Our observations contrast with the inverse correlation which has been reported between AMACR expression and histopathologic grading in colorectal cancer [5]. This discrepancy might be attributable to a completely different pivotal biological role of AMACR which might be involved in the tumorigenesis of colon cancer by bringing about the oxidation of branched-chain fatty acids from red meat and certain dairy products, the consumption of which increases the risk of colorectal cancer [5, 9]. With respect to noninvasive bladder cancer, there is currently no scientific data that might suggest any link between AMACR and the carcinogenesis behind the development of the latter tumor entity. However, our findings might hint at a so far neglected role of AMACR in the pathobiology of noninvasive bladder cancer, and—according to our immunostaining data—might suggest a possible implication in tumor cellular energy metabolism. Thus, further studies are clearly needed to back this up and to clarify whether this observation might provide the basis for novel targeted therapy strategies applicable in a subset of noninvasive bladder cancer.
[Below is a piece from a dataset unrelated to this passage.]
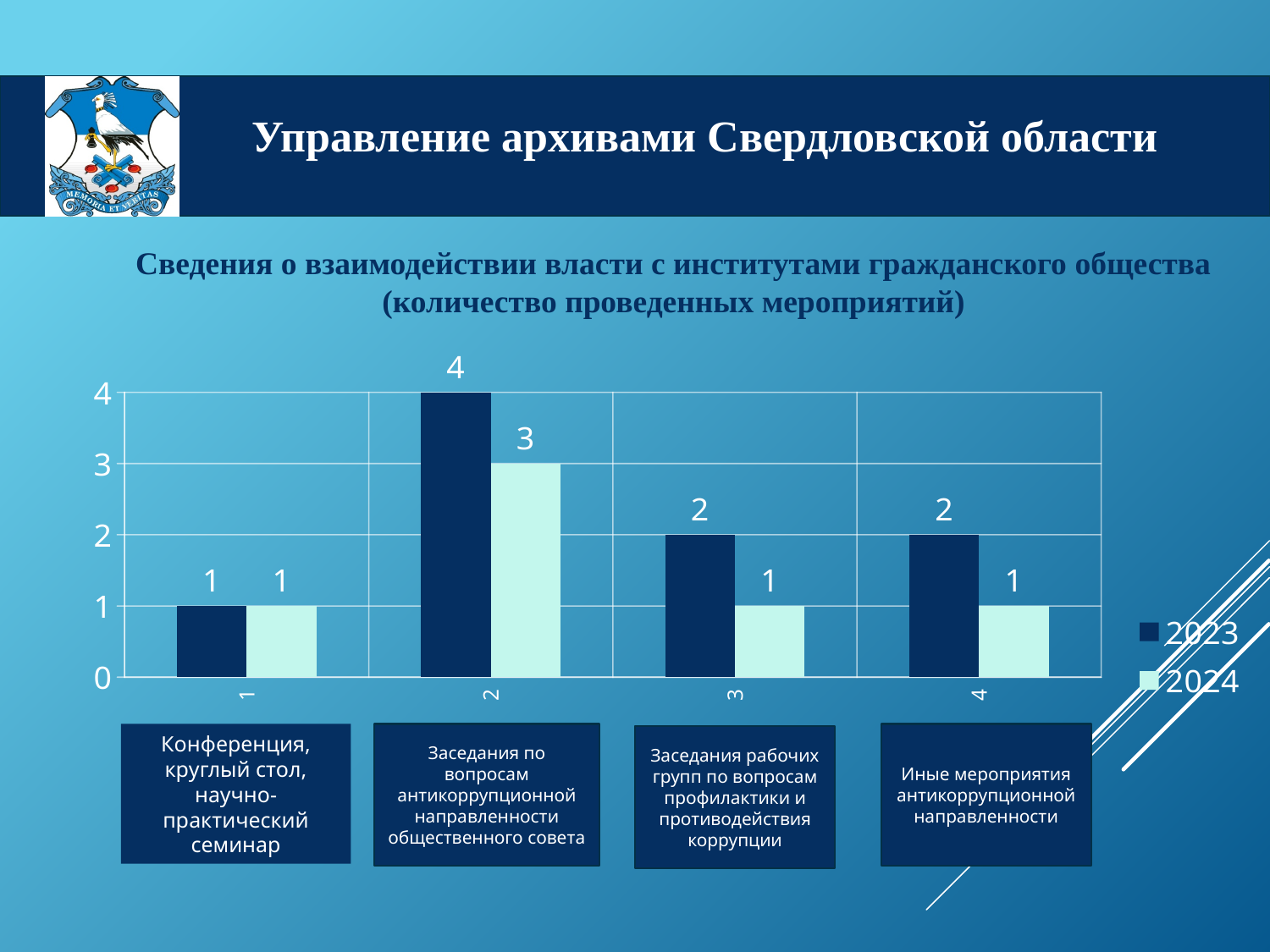
What is the difference between the 2023 and 2024 values in category 3? 1 How many series does the legend list? 2 How many categories are shown on the x axis of the chart? 4 What is the value for 2023 in category 3 (Заседания рабочих групп по вопросам профилактики и противодействия коррупции)? 2 Which category has the lowest value for 2023? 1 (Конференция, круглый стол, научно-практический семинар) What is the value for 2024 in category 2 (Заседания по вопросам антикоррупционной направленности общественного совета)? 3 Which series is shown in dark blue in the legend? 2023 Which category has the highest value for 2023? 2 (Заседания по вопросам антикоррупционной направленности общественного совета) In category 2, which series has the larger value, 2023 or 2024? 2023 What type of chart is shown on the slide? bar chart What is the value for 2023 in category 2 (Заседания по вопросам антикоррупционной направленности общественного совета)? 4 What is the value for 2024 in category 4 (Иные мероприятия антикоррупционной направленности)? 1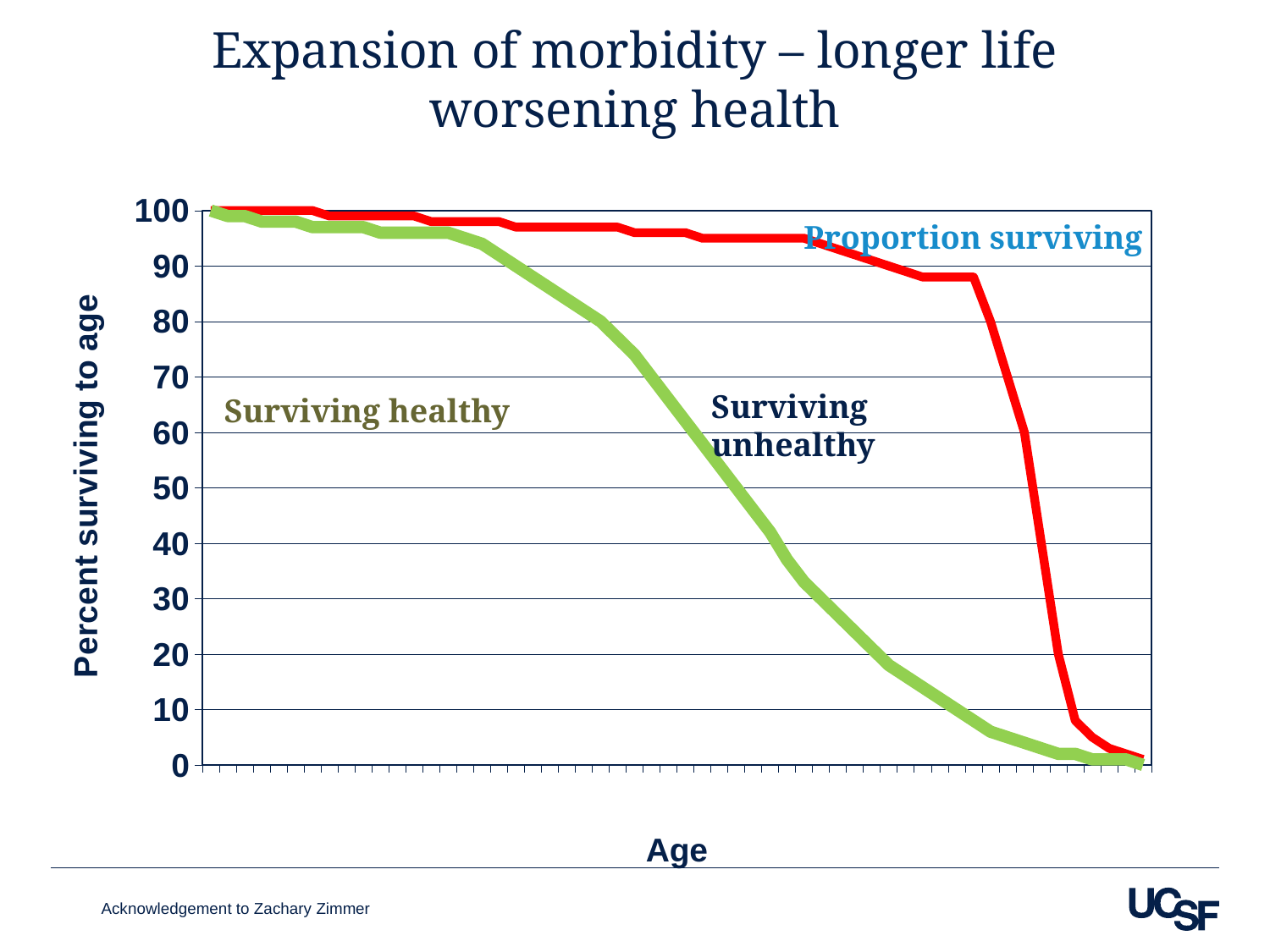
What is the highest value shown on the y axis? 100 What is the title of the y axis? Percent surviving to age Which line is higher across most of the age range, Proportion surviving or Surviving healthy? Proportion surviving What kind of chart is shown on the slide? line chart How many lines are plotted on the chart? 2 Which line begins to decline earlier along the age axis, Proportion surviving or Surviving healthy? Surviving healthy At the left end of the chart, what value does the Proportion surviving line start at? 100 Near the middle of the age axis, is the Proportion surviving line greater or less than 90? greater As age increases along the x axis, do the plotted values rise or fall? fall What label appears in the area between the two lines? Surviving unhealthy At the right end of the chart, is the value of the Surviving healthy line greater or less than 10? less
However, given the relatively low rate of its expression in low-grade tumors observed in our study, it appears unlikely that AMACR might become a diagnostic biomarker in low-grade bladder cancer contrasting with its possible role as a diagnostic marker in high-grade noninvasive tumors. Further studies including detailed follow-up data in terms of tumor progression and recurrence are needed to address the issue of a possible prognostic value of AMACR in bladder cancer which might be suggested by its positive correlation to higher tumor grades.